I wake in pain during the night, lying in the yellow-tube bed. I remember practically nothing about yesterday, except for Conejo’s bursts of laughter, Señor Bertini’s white cane by the door of his office, a conversation about contaminated water and brainwashing. Then walking back to my parents’ house along streets with no sidewalks. But I don’t know what happened after that, if I had dinner, or what time I turned in.
I don’t want to think about her, about my ex-wife. I don’t want to think of her name and use that horrible term ex-wife simply as a means of imposing a distance, of saving myself from a memory that’s threatening to exacerbate all my pains. There are words like that, words that don’t signal or refer, but separate and protect you—from reality, its craggy zones—and are used to avoid saying a name, to avoid giving voice, body, face, and emotion to the tight knot in your throat.

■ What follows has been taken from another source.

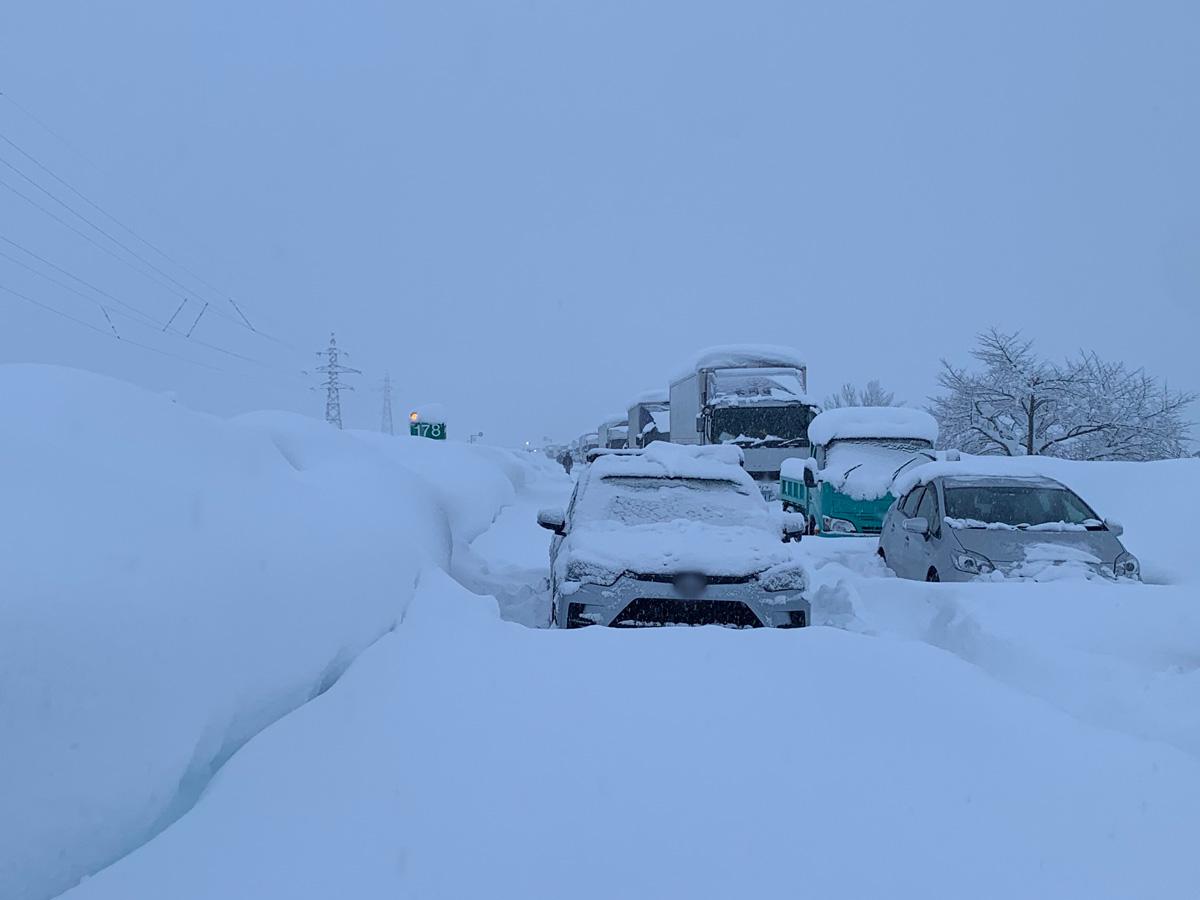 大雪で車が立ち往生!雪道ドライブ対策と防災の備え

But there are times, like now, when I trip up: I say “Lucía” in the night, barely voicing the three syllables. Lu-cí-a, like a spell that can send me to hell all over again.
I slept on my left side, turning my back to the outside wall, to the world. As a consequence, my left shoulder is exploding, throbbing with pain. Was it my left side that hurt yesterday, that will hurt tomorrow? I consult the blotch on the ceiling and the notebook where I sometimes make telegraphic jottings about symptoms. I can’t remember, he can’t remember: the last entry is from days ago and is only “hand, elbow, legs.” Who wrote that?

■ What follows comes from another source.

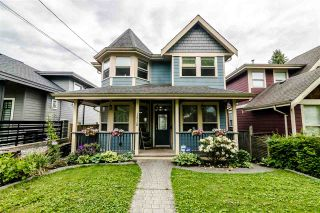 Photo 1: 1510 HAMILTON Street in New Westminster: West End NW House for sale : MLS®# R2371409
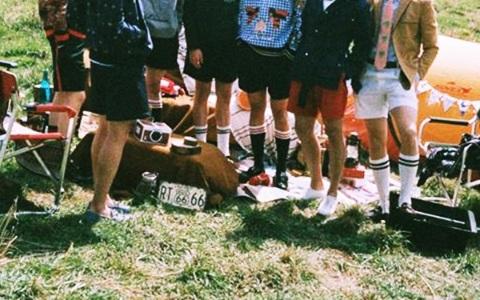 短褲不禮貌?讓男孩露出小腿才是英國皇室的傳統!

Maybe the pain is running through my body systematically, making a detailed inventory of what I am, of what’s still alive in me. I feel as though someone operated on me while I was asleep, cutting into my skin and then the muscle with a scalpel right to the center of the joint; it’s like someone, that midnight surgeon, put a pellet—maybe made of steel—in the center of the joint, or perhaps a stone, a porous pebble; like someone then sutured the wound, neatly, almost with loving care, sewing my muscle and skin, leaving no trace. Now, in my left shoulder, I have a piece of volcanic rock, a lunar stone that scrapes, chips, messes up, and destroys the internal tissues of my arm at the least movement. I feel my arm and it’s hot.
I try turning over to sleep on my other side, on my right arm, but can’t get comfortable. Then I try sleeping on my front, on my back, I try propping myself up on an extra pillow, but nothing works. With each new position, another nuance of the same pain surfaces, reveals itself.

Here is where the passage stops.